Short descriptive text snippets:

· · · · ·

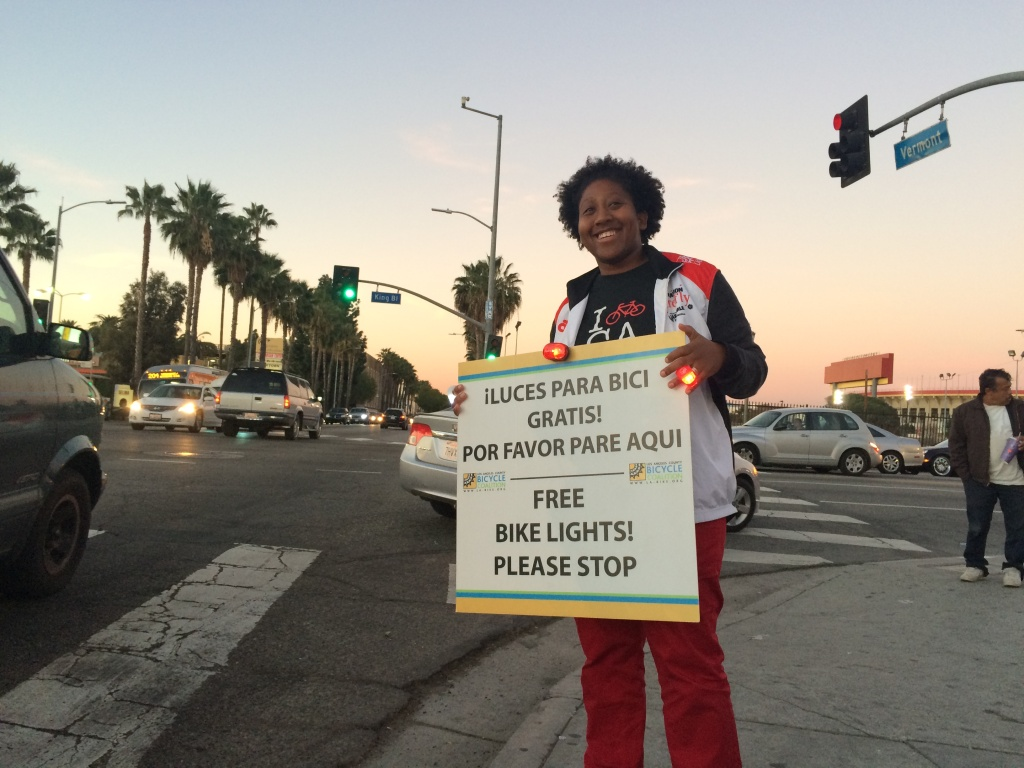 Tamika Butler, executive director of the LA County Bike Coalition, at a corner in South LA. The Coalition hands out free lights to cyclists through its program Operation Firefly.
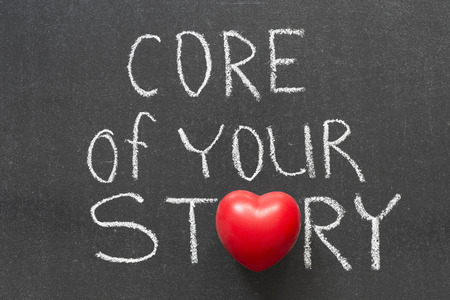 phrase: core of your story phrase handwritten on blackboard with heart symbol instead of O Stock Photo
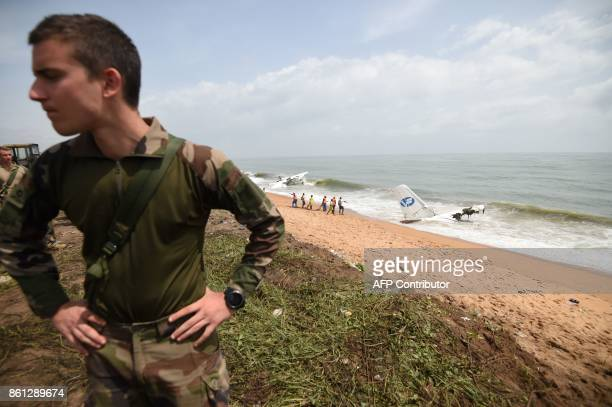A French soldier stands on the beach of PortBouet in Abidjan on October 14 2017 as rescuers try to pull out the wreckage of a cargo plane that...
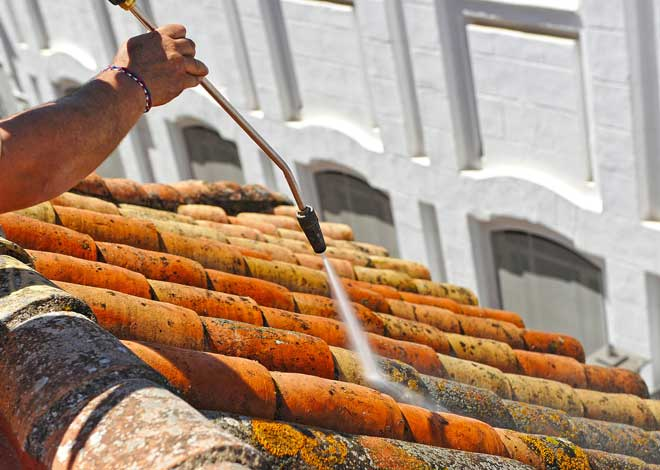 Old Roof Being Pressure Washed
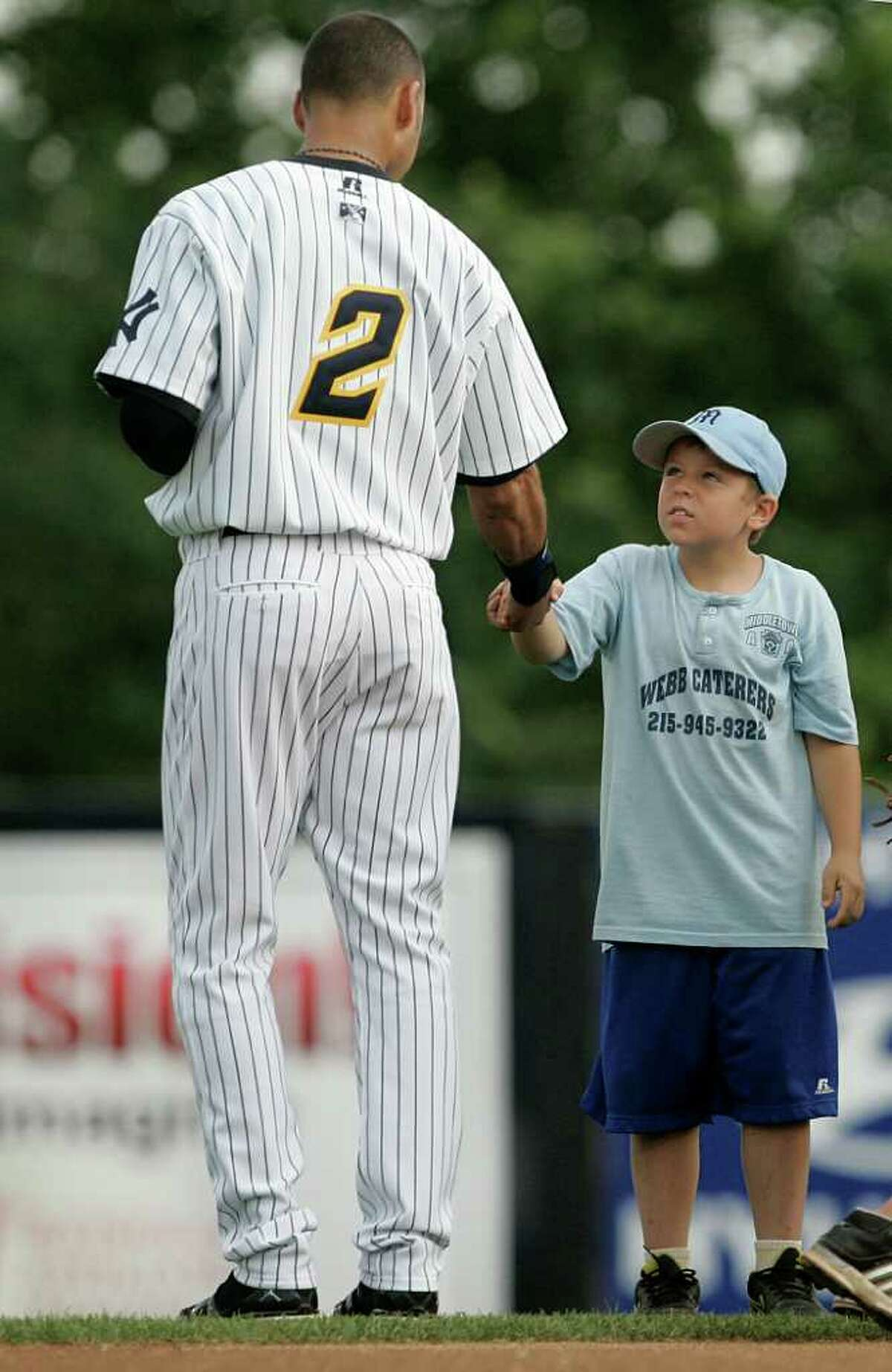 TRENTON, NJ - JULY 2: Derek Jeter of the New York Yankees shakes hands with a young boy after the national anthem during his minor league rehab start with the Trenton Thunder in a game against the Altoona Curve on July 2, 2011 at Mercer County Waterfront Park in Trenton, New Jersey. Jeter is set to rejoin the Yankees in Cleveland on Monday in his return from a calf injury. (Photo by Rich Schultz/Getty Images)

· · · · ·

### WHAT YOU WILL DO
Each record should be printed again precisely, though not its pictures.

### TASK RESULT
 Tamika Butler, executive director of the LA County Bike Coalition, at a corner in South LA. The Coalition hands out free lights to cyclists through its program Operation Firefly.
 phrase: core of your story phrase handwritten on blackboard with heart symbol instead of O Stock Photo
A French soldier stands on the beach of PortBouet in Abidjan on October 14 2017 as rescuers try to pull out the wreckage of a cargo plane that...
 Old Roof Being Pressure Washed
 TRENTON, NJ - JULY 2: Derek Jeter of the New York Yankees shakes hands with a young boy after the national anthem during his minor league rehab start with the Trenton Thunder in a game against the Altoona Curve on July 2, 2011 at Mercer County Waterfront Park in Trenton, New Jersey. Jeter is set to rejoin the Yankees in Cleveland on Monday in his return from a calf injury. (Photo by Rich Schultz/Getty Images)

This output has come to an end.